# Multi-GPU Considerations

These days, training neural networks with multiple GPU is often necessary.
As SpeechBrain is strongly linked to PyTorch, we provide the same multi-GPU utilities:

- *Data Parallel (DP)*
- *Distributed Data Parallel (DDP)*.

One big difference between DP and DDP is that DP can only be run on a single machine (with multiple GPUs), while  DDP can exploit GPUs across different servers as well. 


## DataParallel
Data Parallel (DP) relies on a wrapper applied to neural network modules.
The wrapper can be simpy applied following:
 
`nn_modules = torch.nn.DataParallel(nn_modules).`

DP uses 4 primitives to implement data parallelism:
1. *replicate:* replicates a Module on multiple GPU devices.
2. *scatter:* distributes the input in the first_dimension
3. *parallel_apply:* applies a set of already-distributed inputs to a set of already-distributed models.
4. *gather:* gathers and concatenate the outputs.

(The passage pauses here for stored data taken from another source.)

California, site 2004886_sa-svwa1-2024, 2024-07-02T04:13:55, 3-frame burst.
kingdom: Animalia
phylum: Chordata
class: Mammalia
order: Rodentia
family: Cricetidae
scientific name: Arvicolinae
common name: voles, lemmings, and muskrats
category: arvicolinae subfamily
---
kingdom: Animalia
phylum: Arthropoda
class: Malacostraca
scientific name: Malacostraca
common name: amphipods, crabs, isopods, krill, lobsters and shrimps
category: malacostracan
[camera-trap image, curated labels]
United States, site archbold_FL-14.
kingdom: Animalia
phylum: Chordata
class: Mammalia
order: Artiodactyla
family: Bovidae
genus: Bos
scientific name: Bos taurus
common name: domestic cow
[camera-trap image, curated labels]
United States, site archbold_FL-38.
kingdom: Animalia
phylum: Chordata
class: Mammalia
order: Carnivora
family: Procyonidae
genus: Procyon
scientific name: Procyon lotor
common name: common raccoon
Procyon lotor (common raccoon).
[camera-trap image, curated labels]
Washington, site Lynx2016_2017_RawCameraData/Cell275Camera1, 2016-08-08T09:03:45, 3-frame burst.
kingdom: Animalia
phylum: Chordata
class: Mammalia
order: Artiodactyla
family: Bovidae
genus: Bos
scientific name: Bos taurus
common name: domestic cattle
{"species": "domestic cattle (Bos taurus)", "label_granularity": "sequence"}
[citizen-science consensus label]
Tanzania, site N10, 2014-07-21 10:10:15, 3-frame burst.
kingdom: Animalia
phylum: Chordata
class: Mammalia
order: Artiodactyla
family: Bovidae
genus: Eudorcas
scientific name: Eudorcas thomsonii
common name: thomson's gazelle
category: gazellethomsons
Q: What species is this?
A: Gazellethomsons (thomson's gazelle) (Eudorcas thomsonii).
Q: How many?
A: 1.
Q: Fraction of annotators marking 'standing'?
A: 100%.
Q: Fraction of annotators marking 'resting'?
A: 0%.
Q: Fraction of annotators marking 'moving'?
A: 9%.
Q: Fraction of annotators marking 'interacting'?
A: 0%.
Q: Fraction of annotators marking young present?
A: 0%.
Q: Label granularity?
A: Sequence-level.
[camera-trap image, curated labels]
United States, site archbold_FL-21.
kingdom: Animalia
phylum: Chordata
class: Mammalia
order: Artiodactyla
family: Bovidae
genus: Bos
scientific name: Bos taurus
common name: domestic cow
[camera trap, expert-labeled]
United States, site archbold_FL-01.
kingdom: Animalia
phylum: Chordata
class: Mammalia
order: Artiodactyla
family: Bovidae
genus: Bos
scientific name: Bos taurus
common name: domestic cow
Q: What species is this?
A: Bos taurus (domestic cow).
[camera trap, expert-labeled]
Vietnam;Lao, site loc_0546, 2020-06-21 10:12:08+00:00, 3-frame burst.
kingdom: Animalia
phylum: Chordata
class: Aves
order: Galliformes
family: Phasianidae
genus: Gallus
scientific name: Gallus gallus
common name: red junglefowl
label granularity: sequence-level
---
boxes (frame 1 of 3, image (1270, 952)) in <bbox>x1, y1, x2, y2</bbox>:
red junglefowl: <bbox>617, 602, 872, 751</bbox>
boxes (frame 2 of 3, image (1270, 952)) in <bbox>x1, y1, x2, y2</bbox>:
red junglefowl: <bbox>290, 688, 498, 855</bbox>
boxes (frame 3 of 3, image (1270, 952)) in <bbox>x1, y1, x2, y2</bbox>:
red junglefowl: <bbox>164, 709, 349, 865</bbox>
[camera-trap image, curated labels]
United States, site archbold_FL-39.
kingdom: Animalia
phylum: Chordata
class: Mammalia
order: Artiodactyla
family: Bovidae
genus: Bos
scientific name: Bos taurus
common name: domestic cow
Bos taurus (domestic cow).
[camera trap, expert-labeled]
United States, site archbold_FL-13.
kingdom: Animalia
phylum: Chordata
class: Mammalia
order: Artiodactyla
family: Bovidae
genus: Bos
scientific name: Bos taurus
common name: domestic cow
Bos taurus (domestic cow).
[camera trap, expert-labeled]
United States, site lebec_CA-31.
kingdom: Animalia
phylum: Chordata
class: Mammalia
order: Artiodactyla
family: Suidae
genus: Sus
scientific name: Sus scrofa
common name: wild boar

The common pattern for using Data Parallel in SpeechBrain is the following:


```
cd recipes/<dataset>/<task>/
python experiment.py params.yaml --data_parallel_backend=True --data_parallel_count=2
```

**IMPORTANT**: the batch size for each GPU process is: **batch_size / data_parallel_count**. So you should consider changing the batch_size value according to your need.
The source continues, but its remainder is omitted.